I too feel that i am being set up to fail in the company i work for. I was a student at a technical college in Georgia, and my instructors refer me to this job a few months ago. Now that I have the job I am fighting for my life, just to keep this job. Improper training and impatient trainers that don't like to be asked questions seems like a waste to me. It seems that if your not to their liking you should just give up. I however have never known giving up and refuse to be pushed out. I am conste4nly been told, "Maybe this job is not for you, why don't you go back to doing the jobs you use to do." I didn't spend the last two year making the deans list an studying for my Network Support Specialist Degree for nothing.

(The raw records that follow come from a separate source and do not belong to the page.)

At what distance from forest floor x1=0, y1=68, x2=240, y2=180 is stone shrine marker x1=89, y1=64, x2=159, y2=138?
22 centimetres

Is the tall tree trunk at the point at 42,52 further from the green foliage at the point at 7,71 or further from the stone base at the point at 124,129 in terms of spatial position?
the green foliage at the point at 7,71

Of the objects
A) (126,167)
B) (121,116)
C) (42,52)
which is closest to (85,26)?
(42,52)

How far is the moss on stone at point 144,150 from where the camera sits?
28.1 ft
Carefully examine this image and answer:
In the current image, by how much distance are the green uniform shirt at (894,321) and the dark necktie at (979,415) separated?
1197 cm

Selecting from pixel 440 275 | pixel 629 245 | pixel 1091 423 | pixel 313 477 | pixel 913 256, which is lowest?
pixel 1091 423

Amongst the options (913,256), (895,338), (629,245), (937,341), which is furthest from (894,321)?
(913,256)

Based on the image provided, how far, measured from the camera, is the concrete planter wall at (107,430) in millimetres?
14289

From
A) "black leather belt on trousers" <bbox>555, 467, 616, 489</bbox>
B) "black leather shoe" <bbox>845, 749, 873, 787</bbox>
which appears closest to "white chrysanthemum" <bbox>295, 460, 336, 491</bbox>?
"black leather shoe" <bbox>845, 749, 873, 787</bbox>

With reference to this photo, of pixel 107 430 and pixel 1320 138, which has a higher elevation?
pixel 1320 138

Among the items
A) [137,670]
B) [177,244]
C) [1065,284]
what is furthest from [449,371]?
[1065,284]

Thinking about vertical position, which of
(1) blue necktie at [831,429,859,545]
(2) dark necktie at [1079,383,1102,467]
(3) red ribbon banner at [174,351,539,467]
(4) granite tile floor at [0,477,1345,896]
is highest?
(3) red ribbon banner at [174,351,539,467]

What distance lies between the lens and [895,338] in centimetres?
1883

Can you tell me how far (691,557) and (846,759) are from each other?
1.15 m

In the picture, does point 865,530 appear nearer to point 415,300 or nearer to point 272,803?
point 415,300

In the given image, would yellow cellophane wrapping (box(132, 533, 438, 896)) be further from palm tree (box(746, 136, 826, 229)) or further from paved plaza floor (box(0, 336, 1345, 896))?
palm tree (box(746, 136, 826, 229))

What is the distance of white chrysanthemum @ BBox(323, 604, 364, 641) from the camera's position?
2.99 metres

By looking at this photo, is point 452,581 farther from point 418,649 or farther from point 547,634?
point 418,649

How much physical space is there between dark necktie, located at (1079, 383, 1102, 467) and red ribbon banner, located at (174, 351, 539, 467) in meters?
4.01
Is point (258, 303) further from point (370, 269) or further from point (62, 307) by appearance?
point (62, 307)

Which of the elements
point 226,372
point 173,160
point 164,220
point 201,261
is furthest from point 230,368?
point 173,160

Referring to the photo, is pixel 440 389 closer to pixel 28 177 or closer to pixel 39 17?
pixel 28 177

I have only two semesters left to graduate and i put it on hold just to support my family, by taking this job. Bad training or just intentionally misinformied, i don't know. By the way I was the only African American in my training class, and was told that I was so far behind the others, but yet my stats say other wise. Well maybe I am stupid, for keeping my mouth shut. Is this the environment Vetsamerica encourages. It's sad and a waist. Here's a thought the only compliments I am getting is that i take great notes. Now that's funny, seeing that no one has seen my notes.

Thu, May 17, 2012

Training is a joke, it doesn't matter if there's no cost, Only the 'special people' get training so that they will have what they need to be promoted. I sit in an office where it isn't uncommon for special people routinely go to Harvard for seminars, nothing special, nothing critical, but boy does it look good on their resumes. Money never seems to be an issue. I am not a twinkie I am a mushroom, and if my boss wanted me to have a brain (even if I did go the University of Chicago) she will issue it me, and then tell me how to think.

Wed, Dec 7, 2011

IT training at my agecny SEC is a joke. Only the few the proud get to go. And management ponders the question why the agency drop from number 3 to number 27 in 2011 as one of the best agencies to work for. I have been turn down for training so many times I dont even apply anymore.

Wed, Jun 8, 2011

Training has becomee a big joke, force you to read online or listen to people. No, hands on training to really make sense of what they are talking about, not everyone can just read it a pick it up. The goverment has really lost touch on what technologist need for training and it is only getting worse when they send a few people because now we are in a budget crunch. Just like any position you need to brain storm on ideas but when you have no knowledge on what they are talking about, the cloud, wireless or what ever the topic is about you can not have a good brain storming session to help with projects or fixes. We can whine about going to training but until they make it mandatory for us to actually go to a training then it is not happening. Good old USA, where is it going to.

Mon, May 16, 2011 The Observer

Training gets managed the same way employees do, the "good ole boys" or "kiss up girls" get to travel and go to training, whereas the "true" hard working sincere employees that would rather not "play the game", have to scratch-and-claw their way to training.